Despite the teaching activity, Rebecca also produced her debut movie called Berlin Exercises: Dreaming Under Water which received the Deutscher Kritiker Preis in 1975. Other movies in which the artist used her early body sculptures and movements included Der Eintänzer (1978) and La Ferdinanda: Sonata for a Medici Villa (1982).
On eighties, Horn was involved in site-specific installations made in historically and politically important places such as an insane asylum in Vienna in 1986 in collaboration with Jannis Kounellis. Through the sculptural compositions, the artist reflected the events related with each sight, for example, Concert in Reverse (1987) in Münster in an old municipal tower that was an execution place during the War, or the Tower of the Nameless (1994), a monument to the refugees from Balkan states which represents a tower with mechanically playing violins. The similar projects included High Moon, New York (1991), El Reio de la Luna in Barcelona, Spain (1992), Spirit di Madreperla in Naples, Italy (2002) and the steel sculpture L'Estel Ferit for the 1992 Olympics in Barcelona.
As to the exhibitions of this period, Horn took part at the Documenta 8 in 1987. The last year of the decade, she began teaching at the Berlin Academy of Arts.
In 1990, Rebecca Horn returned to her filmmaking activity and produced one of her remarkable works in this field called Buster's Bedroom. The staff of the project gathered such stars as an Academy Award-recipient Sven Nykvist, actors Donald Sutherland, Geraldine Chaplin and Martin Wuttke. The stage requisites from the movie was demonstrated to the public at the personal exhibition titled "Rebecca Horn: Diving through Buster's Bedroom" held at the Museum of Contemporary Art, Los Angeles, United States.

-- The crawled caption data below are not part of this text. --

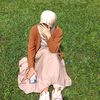 aliyah.fatina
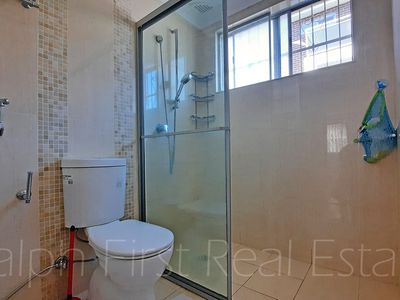 3 / 2 Boorea Avenue, Lakemba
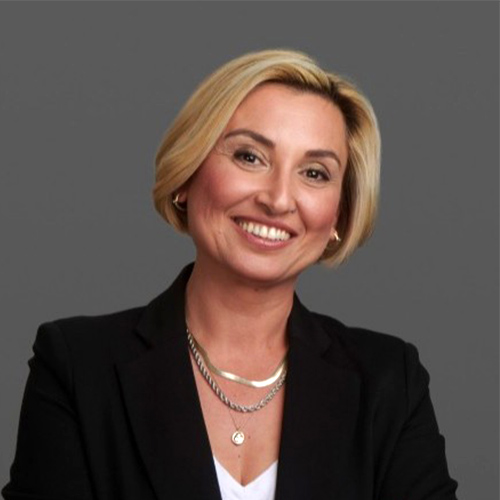 speaker-photo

Three years later, the artist had the retrospective organized by the Solomon R. Guggenheim Museum, New York City which travelled to the Netherlands, Germany, Austria, United Kingdom and France. Other significant event of this period became the Venice Biennale of 1997.
Since the beginning of the 21st century, the artist had travelled with her creations to such countries as Germany, Austria, Russian Federation, Switzerland, Italy, Spain, Turkey, India Japan and Australia.
Nowadays, Rebecca Horn lives and works in Paris and Berlin.
Views
Through her artworks, Rebecca Horn reflects the relationships between body and space; she shows our vulnerability.
Quotations:
"The transformation of the experience: that is pure art."
"You try not to talk about the past too much as an artist. Instead, you focus on the continuity of your work."
"This idea of the body as a feast, it stems from Giuseppe Arcimboldo, moves to Viennese artists like Günter Brus, and then you have Salvador Dalí of course, then much later, Marina Abramović and Ulay, with their nude series in Italy. It's an ongoing conversation. There was nothing cruel about Méret's Oppenheim piece."